> **Task 1**
In the Keras notebook introduction below, list every module or object that its import statements bring in, with any alias it is given.
> **Task 2**
Write the next part of the Keras notebook introduction below, picking up after its final line of code.

BEGIN Extract provided

In this notebook we are going to use https://keras.io/, a Python library for Convolution Neural Networks (CNNs, in short), Recursive Neural Networks RNNs, among other spatial-temporal models.
The problem is the following:
Problem statement:
given a curve on an interval [a,b], classify it according to its number of critical points in the interval, that is: 0 whenever it has 0 critical points; 1 whenever it has 1 critical point; or 2 if it has strictly more than 1 critical point.
This is a classification problem, with three classes. Several things change in a multiclass classification when compared to binary classification, as we shall discuss next; the changes are small but important, and we will go slow in order to not overlook them.
Let's begin by importing some libraries
import tensorflow as tf
from tensorflow.python.framework import ops
import numpy as np
import matplotlib.pyplot as plt
tf.reset_default_graph()

END Extract provided
BEGIN The data

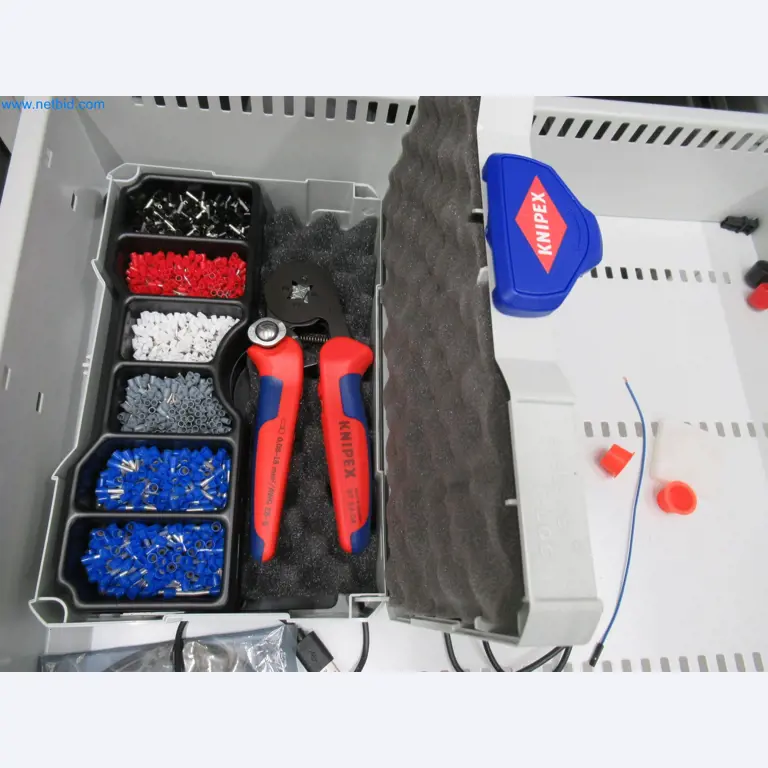 LILIUM eAircraft GmbH / LILIUM GmbH; machines, test systems and operating equipment for the production of eVTOLs-5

END The data

> **Response area 1**
- tensorflow, imported as tf
- ops, imported from tensorflow.python.framework
- numpy, imported as np
- matplotlib.pyplot, imported as plt

> **Response area 2**
Now we generate some sample. The idea is: we give 5 points at random and plot a cubic spline that fits them. Then we find the critical points.
For the interpolation part, I'm gonna use the following library
from scipy.interpolate import CubicSpline
First we define the interval $I = [0,10]$, and 5 points in it.
a, b = 0, 10
N = 20
interval = np.linspace(a,b, N)
x_ticks = np.linspace(1,9,5)
Now, in each one of these 5 points, we generate random numbers, that we will use to find interpolating cubic splines later on:
N_pop = 2000
X_points = 6*np.random.randn(5,N_pop)
Ok, we are ready to find the cubic splines. For example, if you would like to find the cubic splines passing through some points, you do
cs = CubicSpline(x_ticks,np.reshape(X_points[:,110],(-1,1)))
which gives something like this
plt.figure(figsize=(15,8))
plt.plot(interval, cs(interval),lw=3,color='blue')
plt.plot(x_ticks,X_points[:,110].T,marker='H',linestyle='',color='red',markersize=18)
plt.grid(True)
plt.xlabel('x',size=22)
plt.ylabel('f(x)',size=22)
And now, if we want to find the critical points we do
z_roots = cs.derivative().roots()
print(z_roots)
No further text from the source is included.